Ainda não está claro por que certos tipos de fibras musculares são seletivamente afetados ou poupados em diferentes doenças. O fato de esses padrões serem não aleatórios ressalta a importância de dissecar os mecanismos subjacentes, para os quais o isolamento de fibra única se tornou uma técnica poderosa e amplamente utilizada. De fato, desde que foi introduzida pela primeira vez em meados dos anos 80 por Bischoff37, essa ferramenta indispensável tem sido continuamente refinada e adaptada, permitindo uma investigação cada vez mais precisa da biologia muscular 38,39,40. Importante, o isolamento de fibra única mantém os SCs o mais próximos possível de seu nicho fisiológico, permitindo um escrutínio adequado de sua atividade molecular.
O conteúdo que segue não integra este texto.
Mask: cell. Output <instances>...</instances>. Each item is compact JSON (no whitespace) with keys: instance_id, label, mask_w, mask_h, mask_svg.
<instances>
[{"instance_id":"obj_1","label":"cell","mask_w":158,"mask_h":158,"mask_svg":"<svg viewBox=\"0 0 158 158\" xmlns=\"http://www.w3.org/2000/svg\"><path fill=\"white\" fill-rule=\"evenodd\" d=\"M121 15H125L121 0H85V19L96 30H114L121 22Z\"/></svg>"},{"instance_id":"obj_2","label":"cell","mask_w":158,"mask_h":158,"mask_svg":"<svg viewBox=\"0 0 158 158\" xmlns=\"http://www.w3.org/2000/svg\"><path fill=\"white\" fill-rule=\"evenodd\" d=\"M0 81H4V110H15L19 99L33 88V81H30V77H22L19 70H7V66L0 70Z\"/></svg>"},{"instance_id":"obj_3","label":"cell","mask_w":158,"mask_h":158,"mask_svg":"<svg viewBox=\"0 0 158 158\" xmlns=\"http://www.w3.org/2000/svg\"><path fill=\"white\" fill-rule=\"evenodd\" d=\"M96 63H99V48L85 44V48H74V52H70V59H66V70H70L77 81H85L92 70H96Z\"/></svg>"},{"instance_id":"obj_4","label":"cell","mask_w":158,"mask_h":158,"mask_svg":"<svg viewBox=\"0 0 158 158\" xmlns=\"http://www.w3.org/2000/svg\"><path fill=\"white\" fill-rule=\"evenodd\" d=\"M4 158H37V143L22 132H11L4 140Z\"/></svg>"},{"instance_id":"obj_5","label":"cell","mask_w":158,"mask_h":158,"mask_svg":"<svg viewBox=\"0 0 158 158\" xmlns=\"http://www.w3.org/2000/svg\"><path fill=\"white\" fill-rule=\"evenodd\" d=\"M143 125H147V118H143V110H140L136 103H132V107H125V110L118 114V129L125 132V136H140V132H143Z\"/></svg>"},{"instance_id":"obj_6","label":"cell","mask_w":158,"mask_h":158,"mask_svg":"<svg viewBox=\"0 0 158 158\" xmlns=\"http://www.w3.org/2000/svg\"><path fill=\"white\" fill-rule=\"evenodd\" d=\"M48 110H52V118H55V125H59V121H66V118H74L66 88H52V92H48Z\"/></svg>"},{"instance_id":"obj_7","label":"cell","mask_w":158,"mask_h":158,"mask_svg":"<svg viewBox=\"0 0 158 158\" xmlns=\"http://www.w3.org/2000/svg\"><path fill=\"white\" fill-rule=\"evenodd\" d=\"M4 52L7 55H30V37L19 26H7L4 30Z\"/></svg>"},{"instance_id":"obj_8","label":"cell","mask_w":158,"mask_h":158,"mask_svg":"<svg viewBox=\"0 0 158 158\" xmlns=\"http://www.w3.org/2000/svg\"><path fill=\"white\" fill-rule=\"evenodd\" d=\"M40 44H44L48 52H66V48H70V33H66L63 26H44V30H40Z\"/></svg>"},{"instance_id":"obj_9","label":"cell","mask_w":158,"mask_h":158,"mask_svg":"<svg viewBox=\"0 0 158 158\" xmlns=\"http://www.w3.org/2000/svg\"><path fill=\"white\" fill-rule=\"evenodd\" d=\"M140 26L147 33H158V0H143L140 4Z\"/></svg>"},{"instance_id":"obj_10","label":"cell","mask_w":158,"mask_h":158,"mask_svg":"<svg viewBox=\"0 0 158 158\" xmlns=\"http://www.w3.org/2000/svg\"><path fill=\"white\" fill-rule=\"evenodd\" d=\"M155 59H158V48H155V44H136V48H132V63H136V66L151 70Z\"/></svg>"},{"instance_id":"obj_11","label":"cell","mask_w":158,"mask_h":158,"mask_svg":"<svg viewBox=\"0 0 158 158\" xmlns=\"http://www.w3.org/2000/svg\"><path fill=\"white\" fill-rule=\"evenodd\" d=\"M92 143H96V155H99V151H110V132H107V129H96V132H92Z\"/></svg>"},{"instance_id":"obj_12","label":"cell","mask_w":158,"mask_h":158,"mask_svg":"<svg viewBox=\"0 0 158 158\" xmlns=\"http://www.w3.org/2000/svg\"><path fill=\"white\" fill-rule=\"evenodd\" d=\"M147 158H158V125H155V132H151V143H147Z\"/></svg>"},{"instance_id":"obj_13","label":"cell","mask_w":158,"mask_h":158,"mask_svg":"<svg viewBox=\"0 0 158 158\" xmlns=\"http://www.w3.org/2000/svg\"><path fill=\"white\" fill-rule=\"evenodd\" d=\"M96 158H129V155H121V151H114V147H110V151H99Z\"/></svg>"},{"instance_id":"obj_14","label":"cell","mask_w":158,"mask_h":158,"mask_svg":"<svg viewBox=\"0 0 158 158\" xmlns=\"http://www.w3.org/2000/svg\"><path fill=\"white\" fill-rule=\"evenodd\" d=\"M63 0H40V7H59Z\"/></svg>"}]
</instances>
Embora grupos musculares como os do flexor dos dedos curtos (FDB) e EDL possam ser extraídos com relativafacilidade 41,42,43, o músculo SOL continua sendo um dos músculos mais difíceis para obter uma população rica de fibras intactas. Isso se deve à sua rigidez, comprimento longo das fibras e suscetibilidade a danos. Para resolver isso, uma técnica foi otimizada no presente estudo que produz robustamente uma população viável e de alta qualidade de fibras do músculo SOL, notoriamente difícil de isolar. Quando combinada com o isolamento de fibras de EDL, essa abordagem possibilita a cultura de fibras e células derivadas (células satélite, mioblastos e miotubos) a partir de grupos musculares distintos. De forma crucial, essa plataforma permite a investigação sistemática dos fatores moleculares que podem contribuir de forma diferencial para diversas patologias musculares e oferece um meio poderoso de testar intervenções farmacêuticas de forma a revelar respostas específicas do tipo muscular e, em última análise, apoiar o desenvolvimento de tratamentos eficazes para doenças musculares esqueléticas.